While wearable tech has been one of the largest sources of interest shown by modern society in the past few years, they haven’t done much to find a new method to track your health. Usual activity and fitness trackers will make use of GPS and accelerometers as sensors in order to keep track of the amount of steps you take in a day or how much sleep you’re getting. Occasionally also put in a heart monitor in to keep track of your heart’s activity and even manually fill in your daily diet – that is as far as activity trackers go.
However, a more recently developed tracker has been thought of by inventor Ali Javey – an electrical engineering and computer science professor at the University of California-Berkeley – promises to do a lot more than that. His device is able to measure sweat chemicals such as glucose, lactate, sodium and potassium. This would allow the device to track and alert the users of health issues such as dehydration, fatigue and even more.
This officially promises to be the first tracker of its kind for the mere reason that it is able to track multiple chemicals at the same time in a non-invasive manner. This is a great way to gain accurate results when trying to keep your health in check as individual types of tracking would not be able to become meaningful. As soon as the tracker is able to pick up on the chemicals in your sweat, it would immediately transmit data to the synced smartphone.

RECORDED DATA
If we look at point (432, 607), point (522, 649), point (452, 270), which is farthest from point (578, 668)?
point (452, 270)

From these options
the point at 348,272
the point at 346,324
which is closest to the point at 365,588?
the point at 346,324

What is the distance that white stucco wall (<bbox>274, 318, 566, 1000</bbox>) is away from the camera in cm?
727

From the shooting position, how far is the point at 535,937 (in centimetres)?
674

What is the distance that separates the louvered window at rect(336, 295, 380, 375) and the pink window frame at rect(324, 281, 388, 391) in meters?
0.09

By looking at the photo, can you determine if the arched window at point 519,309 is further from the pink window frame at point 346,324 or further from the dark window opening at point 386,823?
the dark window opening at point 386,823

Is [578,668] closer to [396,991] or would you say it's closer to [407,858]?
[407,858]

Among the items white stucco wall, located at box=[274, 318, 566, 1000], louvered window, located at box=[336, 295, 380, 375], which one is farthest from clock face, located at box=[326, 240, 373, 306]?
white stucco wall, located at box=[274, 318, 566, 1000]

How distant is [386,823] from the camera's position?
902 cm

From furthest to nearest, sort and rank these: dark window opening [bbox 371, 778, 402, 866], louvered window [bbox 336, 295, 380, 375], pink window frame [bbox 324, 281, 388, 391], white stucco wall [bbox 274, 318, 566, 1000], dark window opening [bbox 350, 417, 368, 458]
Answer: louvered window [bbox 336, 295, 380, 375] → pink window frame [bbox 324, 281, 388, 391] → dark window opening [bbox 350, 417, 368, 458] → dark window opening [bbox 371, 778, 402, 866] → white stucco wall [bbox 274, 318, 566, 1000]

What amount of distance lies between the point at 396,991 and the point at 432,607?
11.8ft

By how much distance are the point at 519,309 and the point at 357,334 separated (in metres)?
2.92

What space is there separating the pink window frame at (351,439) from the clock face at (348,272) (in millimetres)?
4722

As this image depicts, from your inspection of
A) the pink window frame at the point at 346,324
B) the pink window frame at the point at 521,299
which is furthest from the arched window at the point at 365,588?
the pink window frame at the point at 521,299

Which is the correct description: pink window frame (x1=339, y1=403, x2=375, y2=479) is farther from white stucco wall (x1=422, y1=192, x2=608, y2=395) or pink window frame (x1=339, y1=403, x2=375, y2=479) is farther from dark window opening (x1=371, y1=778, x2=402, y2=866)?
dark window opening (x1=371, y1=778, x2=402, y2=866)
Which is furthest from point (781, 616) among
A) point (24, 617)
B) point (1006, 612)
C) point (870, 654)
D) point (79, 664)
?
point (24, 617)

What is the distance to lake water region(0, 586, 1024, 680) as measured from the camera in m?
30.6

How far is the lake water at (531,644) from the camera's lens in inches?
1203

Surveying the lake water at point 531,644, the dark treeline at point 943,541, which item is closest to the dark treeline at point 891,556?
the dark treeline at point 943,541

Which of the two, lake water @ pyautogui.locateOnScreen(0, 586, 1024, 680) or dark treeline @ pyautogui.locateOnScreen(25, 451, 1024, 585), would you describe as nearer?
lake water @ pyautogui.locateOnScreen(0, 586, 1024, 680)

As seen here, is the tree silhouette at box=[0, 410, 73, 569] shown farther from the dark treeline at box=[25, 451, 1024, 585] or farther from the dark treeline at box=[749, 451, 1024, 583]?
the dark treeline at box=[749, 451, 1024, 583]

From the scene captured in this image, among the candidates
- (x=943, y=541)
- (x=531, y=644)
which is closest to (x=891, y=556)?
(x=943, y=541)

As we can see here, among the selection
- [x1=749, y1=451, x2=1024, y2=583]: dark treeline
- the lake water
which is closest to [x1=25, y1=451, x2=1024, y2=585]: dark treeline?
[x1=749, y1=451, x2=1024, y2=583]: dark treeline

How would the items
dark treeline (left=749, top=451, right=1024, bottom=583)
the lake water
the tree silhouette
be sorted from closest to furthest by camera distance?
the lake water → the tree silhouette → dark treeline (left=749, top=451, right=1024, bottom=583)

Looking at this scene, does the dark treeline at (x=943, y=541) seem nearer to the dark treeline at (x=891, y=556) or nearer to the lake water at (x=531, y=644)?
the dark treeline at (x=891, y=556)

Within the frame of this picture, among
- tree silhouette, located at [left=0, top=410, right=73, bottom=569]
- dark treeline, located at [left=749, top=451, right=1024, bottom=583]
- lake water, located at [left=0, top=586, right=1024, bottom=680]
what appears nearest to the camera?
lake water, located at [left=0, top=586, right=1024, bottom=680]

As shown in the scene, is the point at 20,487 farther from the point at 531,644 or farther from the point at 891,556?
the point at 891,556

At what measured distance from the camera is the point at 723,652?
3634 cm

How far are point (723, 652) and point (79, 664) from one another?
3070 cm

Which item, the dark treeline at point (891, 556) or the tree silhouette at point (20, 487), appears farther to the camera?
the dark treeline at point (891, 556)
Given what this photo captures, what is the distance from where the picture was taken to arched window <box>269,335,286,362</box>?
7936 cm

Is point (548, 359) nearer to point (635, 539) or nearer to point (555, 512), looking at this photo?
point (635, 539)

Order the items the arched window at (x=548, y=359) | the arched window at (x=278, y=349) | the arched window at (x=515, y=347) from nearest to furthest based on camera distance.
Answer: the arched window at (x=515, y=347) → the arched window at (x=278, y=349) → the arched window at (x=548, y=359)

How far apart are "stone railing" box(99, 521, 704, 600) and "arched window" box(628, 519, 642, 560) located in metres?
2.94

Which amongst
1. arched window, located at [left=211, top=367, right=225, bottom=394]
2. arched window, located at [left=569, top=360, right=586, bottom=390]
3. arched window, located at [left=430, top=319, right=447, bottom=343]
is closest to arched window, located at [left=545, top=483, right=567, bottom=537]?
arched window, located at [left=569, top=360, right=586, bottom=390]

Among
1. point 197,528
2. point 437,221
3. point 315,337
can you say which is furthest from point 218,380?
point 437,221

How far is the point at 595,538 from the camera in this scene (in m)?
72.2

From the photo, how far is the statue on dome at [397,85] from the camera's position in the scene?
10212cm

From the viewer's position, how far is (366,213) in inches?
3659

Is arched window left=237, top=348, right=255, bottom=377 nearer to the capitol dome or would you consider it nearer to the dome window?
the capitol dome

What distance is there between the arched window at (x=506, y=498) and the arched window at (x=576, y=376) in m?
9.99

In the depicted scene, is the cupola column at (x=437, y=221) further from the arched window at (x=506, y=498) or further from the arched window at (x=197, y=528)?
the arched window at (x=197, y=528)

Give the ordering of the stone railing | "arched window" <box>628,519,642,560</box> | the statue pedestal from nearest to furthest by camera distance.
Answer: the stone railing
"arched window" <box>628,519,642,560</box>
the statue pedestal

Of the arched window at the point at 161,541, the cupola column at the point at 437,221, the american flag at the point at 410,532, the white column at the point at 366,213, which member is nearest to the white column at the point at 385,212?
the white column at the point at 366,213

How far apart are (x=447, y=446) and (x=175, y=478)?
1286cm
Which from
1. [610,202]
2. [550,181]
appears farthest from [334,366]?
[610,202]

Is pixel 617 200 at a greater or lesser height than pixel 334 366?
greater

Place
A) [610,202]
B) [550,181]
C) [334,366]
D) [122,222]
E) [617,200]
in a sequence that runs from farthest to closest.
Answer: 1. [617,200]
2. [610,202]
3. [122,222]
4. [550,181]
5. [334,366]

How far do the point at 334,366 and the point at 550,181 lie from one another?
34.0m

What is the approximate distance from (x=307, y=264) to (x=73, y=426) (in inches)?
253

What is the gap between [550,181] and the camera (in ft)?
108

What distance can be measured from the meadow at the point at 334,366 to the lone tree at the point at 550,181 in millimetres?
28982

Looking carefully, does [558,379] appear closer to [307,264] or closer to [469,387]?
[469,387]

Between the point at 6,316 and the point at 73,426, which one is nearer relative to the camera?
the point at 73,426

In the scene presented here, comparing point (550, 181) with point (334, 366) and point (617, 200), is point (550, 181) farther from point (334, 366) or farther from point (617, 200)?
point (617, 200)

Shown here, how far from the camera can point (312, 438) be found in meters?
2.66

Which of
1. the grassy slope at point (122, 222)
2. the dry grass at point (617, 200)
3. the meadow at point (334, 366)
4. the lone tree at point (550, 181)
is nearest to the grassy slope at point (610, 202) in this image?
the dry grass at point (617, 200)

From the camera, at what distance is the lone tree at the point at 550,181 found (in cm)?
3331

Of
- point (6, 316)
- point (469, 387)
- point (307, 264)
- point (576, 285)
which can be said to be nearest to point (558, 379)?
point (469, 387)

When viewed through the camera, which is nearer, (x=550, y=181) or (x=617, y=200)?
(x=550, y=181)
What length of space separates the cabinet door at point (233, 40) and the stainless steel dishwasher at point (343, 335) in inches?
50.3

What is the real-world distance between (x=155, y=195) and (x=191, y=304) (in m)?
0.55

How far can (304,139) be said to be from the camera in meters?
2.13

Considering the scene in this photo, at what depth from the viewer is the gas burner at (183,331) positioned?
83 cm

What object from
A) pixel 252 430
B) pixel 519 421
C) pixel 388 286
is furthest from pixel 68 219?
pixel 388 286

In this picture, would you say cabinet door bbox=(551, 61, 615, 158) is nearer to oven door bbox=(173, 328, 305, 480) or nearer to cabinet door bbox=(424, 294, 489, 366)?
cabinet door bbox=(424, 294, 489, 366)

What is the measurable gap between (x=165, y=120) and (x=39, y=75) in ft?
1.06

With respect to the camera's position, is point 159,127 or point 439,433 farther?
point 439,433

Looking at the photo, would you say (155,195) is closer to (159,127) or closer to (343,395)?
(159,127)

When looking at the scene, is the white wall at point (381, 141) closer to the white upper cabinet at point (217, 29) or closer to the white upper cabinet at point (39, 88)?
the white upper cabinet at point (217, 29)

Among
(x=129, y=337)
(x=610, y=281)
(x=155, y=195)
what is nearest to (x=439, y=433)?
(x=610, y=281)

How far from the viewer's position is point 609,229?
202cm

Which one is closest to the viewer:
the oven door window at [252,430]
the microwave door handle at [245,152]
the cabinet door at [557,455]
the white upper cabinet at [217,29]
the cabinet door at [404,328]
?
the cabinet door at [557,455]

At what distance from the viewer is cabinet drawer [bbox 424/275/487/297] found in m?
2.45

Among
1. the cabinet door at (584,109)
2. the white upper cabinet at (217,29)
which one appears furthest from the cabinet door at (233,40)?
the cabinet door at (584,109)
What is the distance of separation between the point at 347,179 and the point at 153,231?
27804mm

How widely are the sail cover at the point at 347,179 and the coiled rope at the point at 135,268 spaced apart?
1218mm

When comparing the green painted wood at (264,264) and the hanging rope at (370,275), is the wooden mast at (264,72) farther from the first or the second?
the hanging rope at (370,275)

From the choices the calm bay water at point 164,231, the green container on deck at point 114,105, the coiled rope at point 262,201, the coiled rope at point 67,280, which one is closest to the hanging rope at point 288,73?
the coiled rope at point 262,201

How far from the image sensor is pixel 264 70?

TASKS FOR THIS EXERCISE
(A) Copy the wearable sweat tracker article word for word, everything from "However, a more" down to "the synced smartphone.".
(B) Extend the wearable sweat tracker article past its final sentence, carrying it forward from the point where it stops.

ANSWERS BY ITEM
(A)
However, a more recently developed tracker has been thought of by inventor Ali Javey – an electrical engineering and computer science professor at the University of California-Berkeley – promises to do a lot more than that. His device is able to measure sweat chemicals such as glucose, lactate, sodium and potassium. This would allow the device to track and alert the users of health issues such as dehydration, fatigue and even more.
This officially promises to be the first tracker of its kind for the mere reason that it is able to track multiple chemicals at the same time in a non-invasive manner. This is a great way to gain accurate results when trying to keep your health in check as individual types of tracking would not be able to become meaningful. As soon as the tracker is able to pick up on the chemicals in your sweat, it would immediately transmit data to the synced smartphone.

(B)
The way the new tracker is built allow a clear reading of the chemicals in your sweat by employing the help of five different sensors, placed on a flexible circuit board that will take your body temperature into account too. A flexible sensor array is added into the band to ensure continuous analysis and ensure that everything is done real time.
This type of device could turn out to be incredibly useful for individuals who have different types of ailments that affect the level of any of the chemicals that get released through swear. The device could pick up on the signal and notify the wearer to take medication or drink water. Furthermore, a professor of integrative biology at the University of California-Berkeley – George Brooks – also claims he hopes to see some application of this type of device as a replacement to regular blood tests to give a non-invasive alternative to patients.